There was a much wider spread on ratings for likely use of tax avoidance strategies. The companies that didn’t get a worst were rated as follows:
Best: Ebac, Belling and New World, Servis, White Knight, Gorenje, Daewoo, Smeg.
Middle: Miele, Baumatic, Candy and Hoover, AEG, Electrolux, Zanussi, Haier, LG
The amount of energy used on laundry has been steadily increasing for the past six years in the UK. In 2016, washing machines consumed 4.54 TWh, the greatest amount since 2008.
That is surprising considering the improvements in energy efficiency for the average model. Energy use per wash fell 27%, between 2004 to 2015, if looking at the average machine sold in the EU. Yet, most families still consume 179 kWh of energy washing laundryevery year – three times as much as running a laptop would use in the same period.
90% of the energy goes into heating the water up. So, washing at cooler temperatures – modern detergents are designed for this – and rinsing clothes cold makes sense. A wash cycle at 20°C consumes around 70% less electricity than one at 60°C. And even just lowering the temperature by 10 degrees and rinsing cold will cut energy use by over 40%.
More and more companies are producing smart washing machines that calculate the right setting for your load, thereby maximising efficiency. They use sensors to detect the volume and even, according to Bosch, the fabric type and soiling level of your washing.

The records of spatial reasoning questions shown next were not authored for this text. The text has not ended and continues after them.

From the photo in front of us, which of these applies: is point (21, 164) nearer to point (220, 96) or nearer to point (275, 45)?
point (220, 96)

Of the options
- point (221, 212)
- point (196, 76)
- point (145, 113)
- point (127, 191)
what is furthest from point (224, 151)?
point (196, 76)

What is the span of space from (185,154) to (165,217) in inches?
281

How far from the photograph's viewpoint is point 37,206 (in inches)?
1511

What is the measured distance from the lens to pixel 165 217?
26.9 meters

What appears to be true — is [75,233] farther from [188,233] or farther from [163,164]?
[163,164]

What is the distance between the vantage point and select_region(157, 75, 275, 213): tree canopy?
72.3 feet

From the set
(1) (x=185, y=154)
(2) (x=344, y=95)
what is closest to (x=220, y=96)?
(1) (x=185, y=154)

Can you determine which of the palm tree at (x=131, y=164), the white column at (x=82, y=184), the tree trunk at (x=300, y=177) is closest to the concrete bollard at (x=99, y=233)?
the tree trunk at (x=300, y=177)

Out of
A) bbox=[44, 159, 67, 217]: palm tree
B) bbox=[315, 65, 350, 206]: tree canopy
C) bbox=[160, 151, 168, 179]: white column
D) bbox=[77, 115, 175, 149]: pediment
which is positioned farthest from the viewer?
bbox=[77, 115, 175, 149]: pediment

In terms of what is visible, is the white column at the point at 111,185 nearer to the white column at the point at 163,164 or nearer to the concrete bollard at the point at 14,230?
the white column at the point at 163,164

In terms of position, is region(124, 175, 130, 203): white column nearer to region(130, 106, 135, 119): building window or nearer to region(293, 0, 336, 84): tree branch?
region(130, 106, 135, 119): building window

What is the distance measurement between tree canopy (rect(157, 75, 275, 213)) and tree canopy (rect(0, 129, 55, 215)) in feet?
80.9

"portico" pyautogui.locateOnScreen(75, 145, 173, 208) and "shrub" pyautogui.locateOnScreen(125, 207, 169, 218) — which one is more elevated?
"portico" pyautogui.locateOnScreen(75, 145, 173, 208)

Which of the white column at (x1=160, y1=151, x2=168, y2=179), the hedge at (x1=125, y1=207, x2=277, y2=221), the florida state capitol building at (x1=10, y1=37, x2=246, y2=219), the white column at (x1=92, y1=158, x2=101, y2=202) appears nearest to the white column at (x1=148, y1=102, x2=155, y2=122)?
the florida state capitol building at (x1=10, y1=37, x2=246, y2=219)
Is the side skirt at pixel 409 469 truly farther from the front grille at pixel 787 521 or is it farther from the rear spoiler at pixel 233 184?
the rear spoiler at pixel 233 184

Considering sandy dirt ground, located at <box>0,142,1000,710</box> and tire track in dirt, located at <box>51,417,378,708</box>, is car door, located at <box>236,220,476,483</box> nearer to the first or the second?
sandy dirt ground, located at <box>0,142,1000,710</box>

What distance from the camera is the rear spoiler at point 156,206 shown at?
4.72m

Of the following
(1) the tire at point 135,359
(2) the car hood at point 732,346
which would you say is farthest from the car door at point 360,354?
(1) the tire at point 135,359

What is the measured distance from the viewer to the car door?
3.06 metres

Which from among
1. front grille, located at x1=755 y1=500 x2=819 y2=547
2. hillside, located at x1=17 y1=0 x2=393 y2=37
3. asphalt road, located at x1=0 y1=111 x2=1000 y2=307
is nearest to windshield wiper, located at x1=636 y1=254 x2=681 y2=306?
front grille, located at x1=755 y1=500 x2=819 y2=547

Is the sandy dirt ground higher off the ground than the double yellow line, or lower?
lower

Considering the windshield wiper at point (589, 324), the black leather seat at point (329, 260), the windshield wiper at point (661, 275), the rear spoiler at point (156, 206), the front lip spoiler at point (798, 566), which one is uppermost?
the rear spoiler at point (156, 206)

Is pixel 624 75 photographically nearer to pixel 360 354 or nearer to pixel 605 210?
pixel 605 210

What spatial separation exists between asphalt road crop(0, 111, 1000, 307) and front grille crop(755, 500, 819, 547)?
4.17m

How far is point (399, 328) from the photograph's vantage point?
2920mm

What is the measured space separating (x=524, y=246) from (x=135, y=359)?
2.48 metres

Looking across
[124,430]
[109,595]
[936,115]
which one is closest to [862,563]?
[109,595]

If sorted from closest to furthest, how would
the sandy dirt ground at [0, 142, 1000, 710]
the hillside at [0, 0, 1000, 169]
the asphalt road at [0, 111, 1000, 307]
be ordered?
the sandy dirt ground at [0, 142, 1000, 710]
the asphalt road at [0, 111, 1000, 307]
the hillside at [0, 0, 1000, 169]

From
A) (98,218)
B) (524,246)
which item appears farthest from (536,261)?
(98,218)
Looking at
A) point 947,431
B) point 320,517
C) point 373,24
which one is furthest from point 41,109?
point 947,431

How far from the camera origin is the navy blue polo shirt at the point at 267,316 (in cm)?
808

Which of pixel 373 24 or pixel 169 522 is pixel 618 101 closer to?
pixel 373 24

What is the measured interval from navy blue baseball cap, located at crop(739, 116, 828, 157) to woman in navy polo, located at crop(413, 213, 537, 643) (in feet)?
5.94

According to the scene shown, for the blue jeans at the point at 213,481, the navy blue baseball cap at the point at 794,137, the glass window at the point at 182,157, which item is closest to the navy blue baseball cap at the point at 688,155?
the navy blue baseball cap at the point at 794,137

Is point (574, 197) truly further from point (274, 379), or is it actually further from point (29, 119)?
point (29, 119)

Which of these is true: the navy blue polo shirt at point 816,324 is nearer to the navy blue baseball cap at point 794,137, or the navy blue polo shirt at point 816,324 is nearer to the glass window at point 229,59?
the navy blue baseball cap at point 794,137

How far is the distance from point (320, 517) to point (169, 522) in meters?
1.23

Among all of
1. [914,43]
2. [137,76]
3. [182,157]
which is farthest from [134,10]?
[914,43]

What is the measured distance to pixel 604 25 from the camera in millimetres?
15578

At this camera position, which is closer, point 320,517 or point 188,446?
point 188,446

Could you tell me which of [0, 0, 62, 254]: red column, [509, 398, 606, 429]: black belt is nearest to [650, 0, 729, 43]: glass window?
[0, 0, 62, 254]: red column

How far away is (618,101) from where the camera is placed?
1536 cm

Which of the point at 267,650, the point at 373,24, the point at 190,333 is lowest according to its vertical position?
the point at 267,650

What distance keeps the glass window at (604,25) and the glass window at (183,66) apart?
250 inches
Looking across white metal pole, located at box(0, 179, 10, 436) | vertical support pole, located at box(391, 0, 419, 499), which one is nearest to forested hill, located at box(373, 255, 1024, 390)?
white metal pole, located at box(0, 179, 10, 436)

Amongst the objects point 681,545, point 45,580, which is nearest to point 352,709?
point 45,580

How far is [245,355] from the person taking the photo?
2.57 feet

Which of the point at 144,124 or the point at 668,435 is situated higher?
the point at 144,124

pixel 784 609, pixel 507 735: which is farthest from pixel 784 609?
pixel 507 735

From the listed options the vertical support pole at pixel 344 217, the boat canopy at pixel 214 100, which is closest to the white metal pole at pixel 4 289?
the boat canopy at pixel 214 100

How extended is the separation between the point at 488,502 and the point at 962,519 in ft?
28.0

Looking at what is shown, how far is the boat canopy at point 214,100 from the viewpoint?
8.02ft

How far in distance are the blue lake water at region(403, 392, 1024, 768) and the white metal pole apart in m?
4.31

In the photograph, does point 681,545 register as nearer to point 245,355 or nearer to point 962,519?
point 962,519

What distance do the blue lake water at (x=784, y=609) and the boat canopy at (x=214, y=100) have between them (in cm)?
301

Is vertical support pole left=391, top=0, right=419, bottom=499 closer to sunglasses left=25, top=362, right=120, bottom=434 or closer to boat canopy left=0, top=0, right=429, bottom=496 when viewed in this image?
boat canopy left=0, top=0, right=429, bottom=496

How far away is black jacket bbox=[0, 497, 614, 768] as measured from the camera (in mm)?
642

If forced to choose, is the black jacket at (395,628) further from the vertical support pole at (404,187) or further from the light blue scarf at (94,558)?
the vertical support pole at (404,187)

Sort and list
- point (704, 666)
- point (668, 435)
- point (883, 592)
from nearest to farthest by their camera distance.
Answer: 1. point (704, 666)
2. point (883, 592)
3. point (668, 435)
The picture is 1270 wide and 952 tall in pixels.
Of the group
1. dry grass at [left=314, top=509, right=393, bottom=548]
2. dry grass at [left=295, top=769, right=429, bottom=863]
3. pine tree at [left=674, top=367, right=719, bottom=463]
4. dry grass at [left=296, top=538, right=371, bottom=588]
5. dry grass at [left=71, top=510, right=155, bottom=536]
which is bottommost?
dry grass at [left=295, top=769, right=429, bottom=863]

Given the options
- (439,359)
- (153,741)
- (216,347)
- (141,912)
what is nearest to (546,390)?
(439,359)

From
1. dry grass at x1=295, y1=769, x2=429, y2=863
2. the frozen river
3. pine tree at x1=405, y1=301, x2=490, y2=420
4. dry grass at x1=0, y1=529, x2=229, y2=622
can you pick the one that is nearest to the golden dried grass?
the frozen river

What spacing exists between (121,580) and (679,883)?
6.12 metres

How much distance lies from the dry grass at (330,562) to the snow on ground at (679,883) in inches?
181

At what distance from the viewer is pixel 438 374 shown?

Slightly bizarrely, washing machines currently carry EU energy ratings between A and A+++. It used to be A-G but increasing improvements and a reluctance among manufacturers to recalibrate has led to a proliferation of plusses.
This means that over half the machines purchased in the UK each year are A+++ rated, and a further 21% are A++. Only four brands looked at did not produce any A+++ models at all, and so these are probably best avoided: Baumatic, Servis, Flavel and IKEA.
Unfortunately though, the rating itself is not always the guarantee we might hope for. The average A++ model sold in 2015 used just 1 kWh less a year than the average A+ model sold! So, it’s worth looking at the actual figures for energy use, rather than just the class.
In fact, it is possible to produce washing machines with an energy efficiency that goes far beyond A+++ requirements. Some companies therefore add their own additional indicators, giving a percentage efficiency above and beyond the basic rating. We found models like this from AEG, Bosch, Haier, LG, Samsung and Zanussi.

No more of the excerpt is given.